From the Audiovisual Identity Database, the motion graphics museum


Trimark Pictures was founded in 1987 by Mark Amin as a theatrical division of Amin's Vidmark, Inc.. Initially using the Vidmark name, Trimark was renamed to its more-well known moniker in 1988 and produced and distributed genre and lower-budget material. In 1997, Vidmark, Inc. was reincorporated as Trimark Holdings, Inc. In late 2000, it was acquired by Lions Gate Entertainment, and folded into Lionsgate Films. Currently, Amin is a member of Lionsgate's board of directors. Trimark Pictures did not use a logo until 1989, although they would not use an on-screen logo until 1991.

Logo (January 11, 1991-June 26, 2001)

Visuals: Over a black background, gold stripes rise up from the bottom of the screen and swerve to the left. As they swerve, they slide into a striped triangle shape, which slowly zooms out.
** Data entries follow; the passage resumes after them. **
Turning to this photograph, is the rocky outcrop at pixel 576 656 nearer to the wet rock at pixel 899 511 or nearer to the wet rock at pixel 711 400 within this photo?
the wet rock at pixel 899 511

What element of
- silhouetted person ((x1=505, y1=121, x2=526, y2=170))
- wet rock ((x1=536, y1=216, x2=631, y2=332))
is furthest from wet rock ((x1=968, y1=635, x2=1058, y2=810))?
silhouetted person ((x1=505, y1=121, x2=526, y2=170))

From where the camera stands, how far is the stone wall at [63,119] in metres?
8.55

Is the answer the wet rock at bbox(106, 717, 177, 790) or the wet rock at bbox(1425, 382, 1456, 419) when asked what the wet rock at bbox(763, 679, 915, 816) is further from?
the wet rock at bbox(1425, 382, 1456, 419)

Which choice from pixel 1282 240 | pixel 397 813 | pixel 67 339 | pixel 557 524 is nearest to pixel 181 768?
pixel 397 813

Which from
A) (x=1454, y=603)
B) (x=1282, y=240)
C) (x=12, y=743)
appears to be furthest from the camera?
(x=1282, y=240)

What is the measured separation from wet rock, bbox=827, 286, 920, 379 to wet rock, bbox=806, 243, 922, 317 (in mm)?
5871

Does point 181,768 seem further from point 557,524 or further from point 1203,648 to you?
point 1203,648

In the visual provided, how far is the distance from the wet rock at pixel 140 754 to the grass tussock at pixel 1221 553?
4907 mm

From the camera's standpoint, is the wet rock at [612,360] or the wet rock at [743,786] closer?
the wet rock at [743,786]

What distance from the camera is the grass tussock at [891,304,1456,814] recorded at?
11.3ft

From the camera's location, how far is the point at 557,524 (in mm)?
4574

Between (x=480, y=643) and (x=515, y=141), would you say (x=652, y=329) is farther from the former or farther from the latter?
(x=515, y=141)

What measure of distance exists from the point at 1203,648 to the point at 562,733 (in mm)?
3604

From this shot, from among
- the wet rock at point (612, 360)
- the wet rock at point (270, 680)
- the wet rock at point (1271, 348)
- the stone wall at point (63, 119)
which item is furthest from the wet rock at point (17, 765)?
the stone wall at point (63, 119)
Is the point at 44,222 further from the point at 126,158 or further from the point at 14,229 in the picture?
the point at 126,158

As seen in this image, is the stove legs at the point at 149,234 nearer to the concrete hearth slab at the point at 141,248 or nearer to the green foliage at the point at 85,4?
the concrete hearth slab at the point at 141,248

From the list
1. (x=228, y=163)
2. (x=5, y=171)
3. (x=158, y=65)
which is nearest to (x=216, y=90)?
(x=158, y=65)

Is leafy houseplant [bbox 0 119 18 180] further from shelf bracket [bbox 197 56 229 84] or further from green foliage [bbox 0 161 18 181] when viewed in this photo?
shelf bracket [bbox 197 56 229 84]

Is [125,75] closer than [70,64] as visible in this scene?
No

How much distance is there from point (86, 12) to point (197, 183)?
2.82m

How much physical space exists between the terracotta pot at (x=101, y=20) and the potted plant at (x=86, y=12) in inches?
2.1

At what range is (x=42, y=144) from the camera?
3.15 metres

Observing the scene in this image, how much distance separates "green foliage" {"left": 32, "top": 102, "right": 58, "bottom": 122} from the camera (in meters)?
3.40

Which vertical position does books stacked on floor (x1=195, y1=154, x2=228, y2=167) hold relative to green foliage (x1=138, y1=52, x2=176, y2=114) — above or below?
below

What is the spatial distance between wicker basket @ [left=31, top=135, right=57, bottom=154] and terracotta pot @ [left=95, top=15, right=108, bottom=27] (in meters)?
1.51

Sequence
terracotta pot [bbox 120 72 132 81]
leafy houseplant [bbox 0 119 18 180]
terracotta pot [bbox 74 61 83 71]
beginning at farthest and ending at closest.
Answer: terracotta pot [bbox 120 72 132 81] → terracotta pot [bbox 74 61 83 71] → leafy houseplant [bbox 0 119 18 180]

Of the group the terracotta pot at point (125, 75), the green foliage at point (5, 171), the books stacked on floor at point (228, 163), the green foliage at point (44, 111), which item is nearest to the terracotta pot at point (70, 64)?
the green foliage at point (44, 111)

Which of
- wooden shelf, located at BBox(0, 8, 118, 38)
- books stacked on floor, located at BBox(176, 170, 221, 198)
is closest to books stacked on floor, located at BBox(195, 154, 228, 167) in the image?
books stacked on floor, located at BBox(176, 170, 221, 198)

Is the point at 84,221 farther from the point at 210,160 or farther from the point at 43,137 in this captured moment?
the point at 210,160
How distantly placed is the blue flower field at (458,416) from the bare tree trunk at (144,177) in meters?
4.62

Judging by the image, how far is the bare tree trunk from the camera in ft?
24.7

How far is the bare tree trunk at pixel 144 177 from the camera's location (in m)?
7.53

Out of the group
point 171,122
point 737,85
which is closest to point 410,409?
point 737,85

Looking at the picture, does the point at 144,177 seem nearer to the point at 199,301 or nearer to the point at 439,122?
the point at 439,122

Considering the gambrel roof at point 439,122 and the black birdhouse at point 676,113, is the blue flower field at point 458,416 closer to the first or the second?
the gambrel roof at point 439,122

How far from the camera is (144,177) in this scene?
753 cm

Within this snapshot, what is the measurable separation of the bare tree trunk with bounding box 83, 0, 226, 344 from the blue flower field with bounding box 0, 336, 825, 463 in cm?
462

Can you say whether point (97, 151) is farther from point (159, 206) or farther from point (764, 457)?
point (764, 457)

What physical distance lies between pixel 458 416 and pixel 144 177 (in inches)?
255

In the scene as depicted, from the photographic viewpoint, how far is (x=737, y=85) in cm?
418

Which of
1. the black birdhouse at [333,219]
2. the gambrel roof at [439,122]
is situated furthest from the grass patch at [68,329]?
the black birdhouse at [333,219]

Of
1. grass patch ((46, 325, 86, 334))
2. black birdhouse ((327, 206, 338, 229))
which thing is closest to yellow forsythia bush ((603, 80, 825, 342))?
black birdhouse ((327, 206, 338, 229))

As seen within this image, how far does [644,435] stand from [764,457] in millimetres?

On the triangle, a detailed engraving of a lion's head roaring emerges from the triangle. As it forms, "TRIMARK" wipes in below in a gold, beveled variation of the Copperplate Gothic font, which is followed by "P I C T U R E S" in a much smaller font.


  • Originally, this logo would fade out to make room for text reading "A DIVISION OF VIDMARK INC.". "VIDMARK" is in the same font as the Vidmark Entertainment logo. This variant was used from 1990 until 1994. One of the movies to use this was Leprechaun.
  • Closing: There is a print version of the Trimark Pictures logo with the letter "A" above and the stacked words, "TRIMARK PICTURES RELEASE" below the logo.
  • On the trailer for Warlock (its first appearance), it just has the words "TRIMARK PICTURES" on a black background. "PICTURES" is spaced out below "TRIMARK".
  • On trailers, the logo may either be still, or shortened to the lion emerging.
  • A full screen version exists.
  • On Thunder in Paradise, the second half is used as a television logo.
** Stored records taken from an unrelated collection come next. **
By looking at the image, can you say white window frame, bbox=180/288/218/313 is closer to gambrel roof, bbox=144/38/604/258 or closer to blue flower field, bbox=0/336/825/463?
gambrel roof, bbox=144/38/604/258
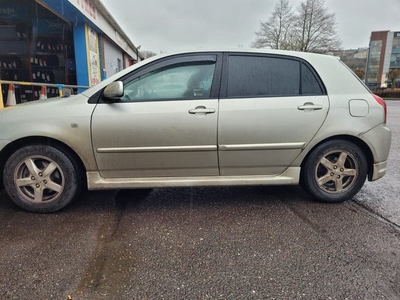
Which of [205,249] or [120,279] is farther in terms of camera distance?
[205,249]

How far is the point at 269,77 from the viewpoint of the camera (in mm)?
3047

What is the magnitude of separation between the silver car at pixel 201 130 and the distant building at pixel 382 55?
70206mm

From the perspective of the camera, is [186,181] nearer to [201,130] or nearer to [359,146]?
[201,130]

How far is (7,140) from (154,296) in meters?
2.16

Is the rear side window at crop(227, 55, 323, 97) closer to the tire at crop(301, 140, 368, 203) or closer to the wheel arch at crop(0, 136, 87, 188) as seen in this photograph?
the tire at crop(301, 140, 368, 203)

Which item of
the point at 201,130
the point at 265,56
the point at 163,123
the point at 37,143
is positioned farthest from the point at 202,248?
the point at 265,56

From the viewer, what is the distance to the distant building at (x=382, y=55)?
205 feet

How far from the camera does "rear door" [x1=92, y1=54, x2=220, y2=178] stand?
111 inches

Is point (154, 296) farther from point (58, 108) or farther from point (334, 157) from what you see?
point (334, 157)

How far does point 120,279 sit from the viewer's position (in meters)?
1.94

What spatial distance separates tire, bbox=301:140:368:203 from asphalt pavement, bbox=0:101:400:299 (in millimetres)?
162

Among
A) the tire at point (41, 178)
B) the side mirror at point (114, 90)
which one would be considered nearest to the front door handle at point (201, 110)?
the side mirror at point (114, 90)

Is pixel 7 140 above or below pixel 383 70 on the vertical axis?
below

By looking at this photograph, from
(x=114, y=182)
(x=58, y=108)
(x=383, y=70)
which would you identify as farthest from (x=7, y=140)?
(x=383, y=70)
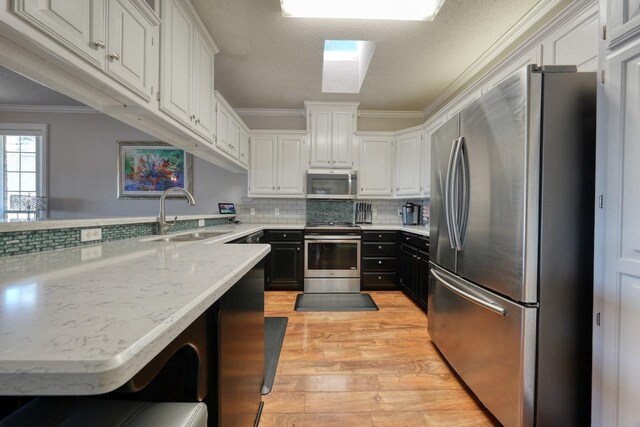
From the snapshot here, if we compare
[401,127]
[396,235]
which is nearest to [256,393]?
[396,235]

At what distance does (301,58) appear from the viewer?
2648 mm

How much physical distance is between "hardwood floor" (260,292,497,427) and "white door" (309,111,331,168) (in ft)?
7.18

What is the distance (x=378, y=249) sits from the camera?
138 inches

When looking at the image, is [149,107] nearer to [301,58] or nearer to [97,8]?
[97,8]

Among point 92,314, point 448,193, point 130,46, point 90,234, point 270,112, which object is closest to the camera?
point 92,314

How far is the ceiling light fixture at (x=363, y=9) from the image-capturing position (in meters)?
1.98

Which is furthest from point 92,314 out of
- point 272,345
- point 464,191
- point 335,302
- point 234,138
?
point 234,138

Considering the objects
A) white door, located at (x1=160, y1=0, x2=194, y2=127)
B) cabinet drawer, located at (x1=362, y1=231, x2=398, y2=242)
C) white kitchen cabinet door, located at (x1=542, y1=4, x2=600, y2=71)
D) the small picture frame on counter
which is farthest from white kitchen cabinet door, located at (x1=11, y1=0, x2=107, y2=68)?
cabinet drawer, located at (x1=362, y1=231, x2=398, y2=242)

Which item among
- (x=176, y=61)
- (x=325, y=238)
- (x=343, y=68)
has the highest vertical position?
(x=343, y=68)

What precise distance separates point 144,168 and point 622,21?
4.82 meters

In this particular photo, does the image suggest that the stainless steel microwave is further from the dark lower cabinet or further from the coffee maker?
the coffee maker

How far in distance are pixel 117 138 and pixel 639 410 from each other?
217 inches

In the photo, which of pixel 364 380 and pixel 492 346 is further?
pixel 364 380

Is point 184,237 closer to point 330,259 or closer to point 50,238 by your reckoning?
point 50,238
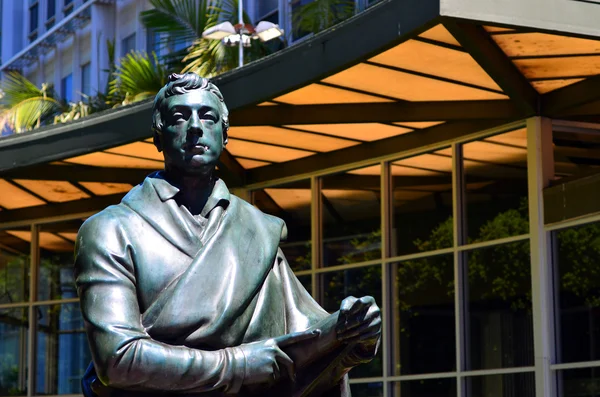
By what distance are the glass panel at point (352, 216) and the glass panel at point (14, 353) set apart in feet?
21.6

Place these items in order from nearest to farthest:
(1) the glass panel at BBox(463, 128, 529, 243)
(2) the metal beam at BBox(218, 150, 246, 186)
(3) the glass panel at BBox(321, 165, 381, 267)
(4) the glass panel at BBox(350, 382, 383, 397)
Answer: (1) the glass panel at BBox(463, 128, 529, 243)
(4) the glass panel at BBox(350, 382, 383, 397)
(3) the glass panel at BBox(321, 165, 381, 267)
(2) the metal beam at BBox(218, 150, 246, 186)

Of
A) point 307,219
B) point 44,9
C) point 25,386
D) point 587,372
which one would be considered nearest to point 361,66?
point 587,372

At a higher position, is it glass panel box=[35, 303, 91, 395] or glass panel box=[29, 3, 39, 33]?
glass panel box=[29, 3, 39, 33]

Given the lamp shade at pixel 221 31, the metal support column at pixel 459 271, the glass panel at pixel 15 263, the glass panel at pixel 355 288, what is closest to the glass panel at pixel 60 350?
the glass panel at pixel 15 263

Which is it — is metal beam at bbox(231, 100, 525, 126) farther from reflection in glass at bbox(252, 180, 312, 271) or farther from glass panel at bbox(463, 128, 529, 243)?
reflection in glass at bbox(252, 180, 312, 271)

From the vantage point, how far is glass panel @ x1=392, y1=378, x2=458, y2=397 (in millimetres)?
15711

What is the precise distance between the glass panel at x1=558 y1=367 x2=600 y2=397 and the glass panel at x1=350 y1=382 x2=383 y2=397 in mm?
3078

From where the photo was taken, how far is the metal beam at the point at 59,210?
2039cm

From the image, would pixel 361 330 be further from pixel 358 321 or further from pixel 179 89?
pixel 179 89

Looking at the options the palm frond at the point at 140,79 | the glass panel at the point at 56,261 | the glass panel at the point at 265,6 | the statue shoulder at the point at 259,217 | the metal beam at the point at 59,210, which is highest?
the glass panel at the point at 265,6

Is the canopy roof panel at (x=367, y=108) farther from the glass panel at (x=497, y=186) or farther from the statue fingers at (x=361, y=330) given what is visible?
the statue fingers at (x=361, y=330)

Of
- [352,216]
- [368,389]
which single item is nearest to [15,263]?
[352,216]

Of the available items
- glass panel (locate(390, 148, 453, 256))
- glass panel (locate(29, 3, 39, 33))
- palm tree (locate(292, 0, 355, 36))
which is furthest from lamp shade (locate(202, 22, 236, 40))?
glass panel (locate(29, 3, 39, 33))

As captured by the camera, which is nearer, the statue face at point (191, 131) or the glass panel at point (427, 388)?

Technique: CGI animation, with the lion head done with cel animation.

Audio: A synthesized wind sound and a choir that mixes into a triumphant fanfare with the sound of a explosion ("boom") when it fades out. Beginning around 1994, the music was recomposed with slightly different instrumentation and the boom comes in earlier. This theme was composed by Robert J. Walsh. Sometimes, it is silent or the opening theme from any given film is heard.

Audio Variants:

  • There is also a variant of it, in which the end is longer, and instead of a "boom", there is a loud "whoosh".
  • Another variant has no ending "boom".
  • A high tone variant exists.
  • There is said to be one variant which has the 2006 Lionsgate music playing over this logo instead due to sloppy plastering.
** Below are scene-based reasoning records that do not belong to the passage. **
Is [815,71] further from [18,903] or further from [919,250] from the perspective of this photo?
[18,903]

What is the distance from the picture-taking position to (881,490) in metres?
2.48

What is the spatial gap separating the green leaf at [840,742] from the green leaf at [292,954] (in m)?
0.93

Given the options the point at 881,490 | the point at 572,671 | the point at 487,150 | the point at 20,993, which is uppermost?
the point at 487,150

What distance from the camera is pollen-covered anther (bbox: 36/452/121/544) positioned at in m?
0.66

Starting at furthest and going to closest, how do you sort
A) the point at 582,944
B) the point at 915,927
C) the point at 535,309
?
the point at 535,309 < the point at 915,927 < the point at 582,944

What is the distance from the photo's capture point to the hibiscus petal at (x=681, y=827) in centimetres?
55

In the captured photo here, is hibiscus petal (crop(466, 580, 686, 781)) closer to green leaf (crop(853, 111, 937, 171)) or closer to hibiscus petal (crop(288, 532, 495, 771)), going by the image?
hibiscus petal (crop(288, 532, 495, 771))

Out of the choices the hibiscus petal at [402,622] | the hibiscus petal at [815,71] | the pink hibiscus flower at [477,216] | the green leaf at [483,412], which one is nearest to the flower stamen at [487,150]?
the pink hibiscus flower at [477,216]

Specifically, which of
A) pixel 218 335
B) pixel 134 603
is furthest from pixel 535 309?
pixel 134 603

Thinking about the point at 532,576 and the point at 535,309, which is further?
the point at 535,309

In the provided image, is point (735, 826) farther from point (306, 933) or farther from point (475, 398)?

  • Seen intact on older VHS, Laserdisc, and DVD releases of films such as Warlock 1-3, Black Magic Woman, Leprechaun 1-5, Chairman of the Board, Meet Wally Sparks, Teresa's Tattoo, Return of the Living Dead 3, The Stoned Age, Love and a .45, The Favor, the Watch and the Very Big Fish, Sprung, Metamorphosis: The Alien Factor, and The Dentist 1 and 2, among others.
  • The last film with this logo was Blood Surf, which likewise (along with its end credit variant), was plastered with the current Lionsgate logo on current prints.
  • This is also seen after the 1990 Walt Disney Pictures logo on the 1995 film A Kid in King Arthur's Court (the original VHS release and full screen DVD prints only; current prints have the Tapestry Films logo at the beginning instead while Trimark is seen after the end credits).
  • It makes a surprise appearance at the beginning and end of the Echo Bridge Home Entertainment DVD of The Little Patriot (released as Sign of the Otter: The Little Patriot), as it used a VHS source, and on the Canadian C/FP Video release of Sweet Killing (The U.S. Paramount Home Video VHS uses the 3rd Skouras Pictures logo instead).
  • It may also be seen on foreign prints of Jailbait (AKA: Streetwise), All American Murder, Night Eyes 2, and Hail Caesar, among others, as Trimark held international distribution rights to those films.
  • It is unknown if this was seen on theatrical prints of Kickboxer 2: The Road Back and Scissors, among possible others. Trimark acquired the U.S. theatrical rights to those films, but did not release them on VHS through Vidmark Entertainment.